Il n’est plus question d’évoquer le moment où l’Élysée a su.
Ensuite, toujours en essayant de savoir quelles ont été les conclusions de l’enquête diligentée à Bercy, au détriment d’une plainte judiciaire en bonne et due forme, sur les agissements de longue date dudit Cahuzac, on se heurte au mur d’un silence gêné. On bafouille que c’est à la justice de faire son travail sur un air connu et usé jusqu’à la corde.

Le seul effet qu’aura cette ténébreuse histoire sera sans doute le déplacement ou le limogeage de Moscovici au début de l’été, histoire de laisser à son successeur les coudées franches pour présenter et défendre ensuite le budget 2014.

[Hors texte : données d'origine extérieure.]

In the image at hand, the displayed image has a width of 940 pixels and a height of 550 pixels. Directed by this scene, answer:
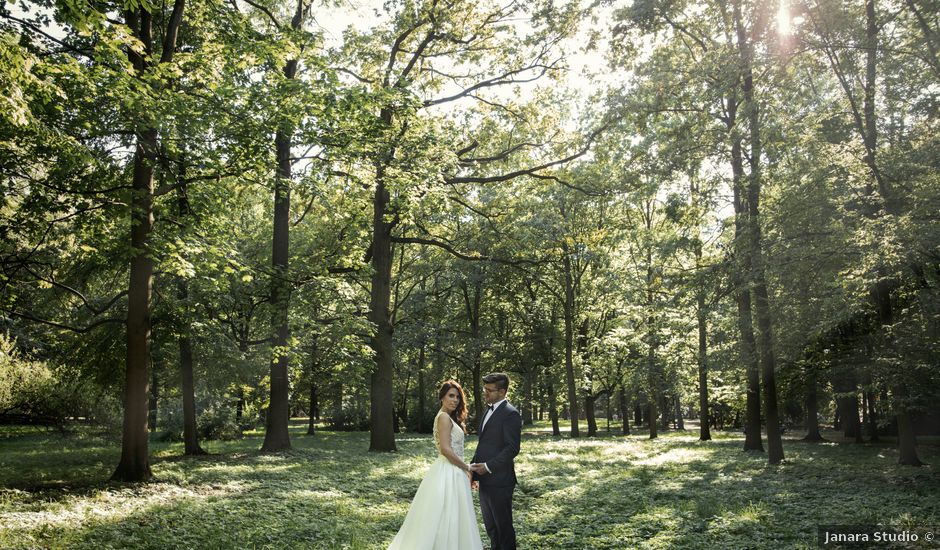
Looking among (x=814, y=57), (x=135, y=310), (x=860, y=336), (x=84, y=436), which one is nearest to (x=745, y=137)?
(x=814, y=57)

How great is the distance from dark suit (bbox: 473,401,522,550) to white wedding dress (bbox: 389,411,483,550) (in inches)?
9.3

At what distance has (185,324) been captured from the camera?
15969 millimetres

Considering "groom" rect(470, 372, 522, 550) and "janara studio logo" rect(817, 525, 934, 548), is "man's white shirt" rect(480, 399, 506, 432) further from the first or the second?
"janara studio logo" rect(817, 525, 934, 548)

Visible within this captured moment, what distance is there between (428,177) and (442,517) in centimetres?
1108

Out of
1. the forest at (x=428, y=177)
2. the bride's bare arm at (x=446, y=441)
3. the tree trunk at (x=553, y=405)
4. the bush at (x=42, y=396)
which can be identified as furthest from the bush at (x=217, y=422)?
the bride's bare arm at (x=446, y=441)

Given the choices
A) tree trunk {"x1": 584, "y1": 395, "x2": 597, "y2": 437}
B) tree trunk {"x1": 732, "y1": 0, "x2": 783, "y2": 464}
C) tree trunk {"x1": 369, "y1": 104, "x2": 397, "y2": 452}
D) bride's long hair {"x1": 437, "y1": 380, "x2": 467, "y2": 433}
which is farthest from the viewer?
tree trunk {"x1": 584, "y1": 395, "x2": 597, "y2": 437}

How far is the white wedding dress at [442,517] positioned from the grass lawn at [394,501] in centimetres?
162

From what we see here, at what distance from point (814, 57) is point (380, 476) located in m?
15.7

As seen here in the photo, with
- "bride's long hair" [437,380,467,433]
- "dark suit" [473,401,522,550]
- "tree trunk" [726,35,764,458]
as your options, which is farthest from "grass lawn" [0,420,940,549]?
"tree trunk" [726,35,764,458]

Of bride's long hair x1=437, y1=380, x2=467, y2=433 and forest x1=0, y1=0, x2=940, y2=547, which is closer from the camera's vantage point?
bride's long hair x1=437, y1=380, x2=467, y2=433

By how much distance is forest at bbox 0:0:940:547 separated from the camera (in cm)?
1155

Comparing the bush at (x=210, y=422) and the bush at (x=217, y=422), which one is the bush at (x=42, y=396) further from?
the bush at (x=217, y=422)

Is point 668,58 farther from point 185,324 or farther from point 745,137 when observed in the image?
point 185,324

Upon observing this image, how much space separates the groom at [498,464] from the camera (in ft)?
21.2
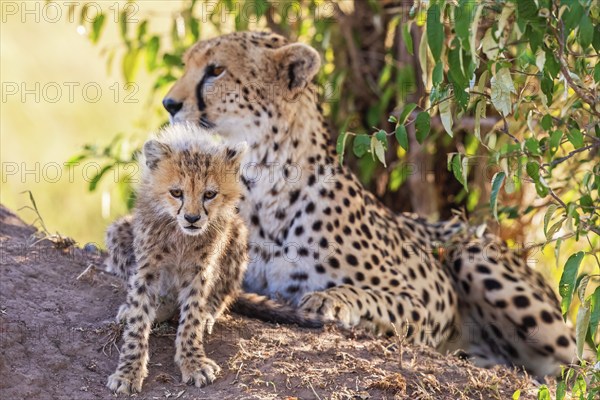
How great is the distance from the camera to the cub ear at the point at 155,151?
3.56 meters

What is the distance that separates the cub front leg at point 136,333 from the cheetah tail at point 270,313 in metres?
0.70

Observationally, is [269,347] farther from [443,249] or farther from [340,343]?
[443,249]

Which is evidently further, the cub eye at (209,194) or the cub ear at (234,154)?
the cub ear at (234,154)

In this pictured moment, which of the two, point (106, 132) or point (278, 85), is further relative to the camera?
point (106, 132)

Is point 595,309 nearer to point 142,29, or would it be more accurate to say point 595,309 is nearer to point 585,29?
point 585,29

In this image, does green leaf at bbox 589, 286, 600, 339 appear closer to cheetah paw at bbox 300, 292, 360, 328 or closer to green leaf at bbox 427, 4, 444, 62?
green leaf at bbox 427, 4, 444, 62

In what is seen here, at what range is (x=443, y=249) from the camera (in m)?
5.43

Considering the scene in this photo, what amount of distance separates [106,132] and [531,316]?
228 inches

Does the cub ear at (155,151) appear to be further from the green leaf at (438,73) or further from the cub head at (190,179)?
the green leaf at (438,73)

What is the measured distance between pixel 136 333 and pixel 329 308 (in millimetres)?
1162

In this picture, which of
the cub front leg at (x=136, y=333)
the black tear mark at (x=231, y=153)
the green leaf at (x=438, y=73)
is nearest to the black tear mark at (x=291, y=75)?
the black tear mark at (x=231, y=153)

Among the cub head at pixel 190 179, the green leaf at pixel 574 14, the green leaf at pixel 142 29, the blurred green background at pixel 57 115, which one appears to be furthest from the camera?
the blurred green background at pixel 57 115

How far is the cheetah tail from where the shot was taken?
4.12 meters

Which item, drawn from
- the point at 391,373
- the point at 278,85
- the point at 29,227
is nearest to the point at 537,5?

Enfin, grand clerc sera celui qui pourra expliciter les raisons du passage aux aveux de Cahuzac. Pourquoi là et pas avant ni après ? L’observateur a du se contenter alors de maigres éléments, du style « la position n’était plus tenable ». Pour quelle(s) raison(s) ? Mystère.

Du coup, certains « familiers » de l’affaire n’hésitent pas à avancer qu’un accord, dont Hollande, grand fan de Tonton Mitterrand, a le secret, aurait été passé entre l’exécutif et sa brebis galeuse.
Non pas que l’on se soit sucré à haut niveau et qu’on veuille masquer une éventuelle malversation. Il s’agirait tout bêtement de camoufler dans une organisation des plus relatives, qu’il a été choisi de ne pas prêter l’oreille aux informations alarmantes sur la personnalité aussi rapace qu’indélicate de l’ancien président de la Commission des finances de l’Assemblée nationale et futur ministre du Budget. Pour une fois qu’on tenait un expert rassurant tant pour l’électeur par défaut que pour Bruxelles !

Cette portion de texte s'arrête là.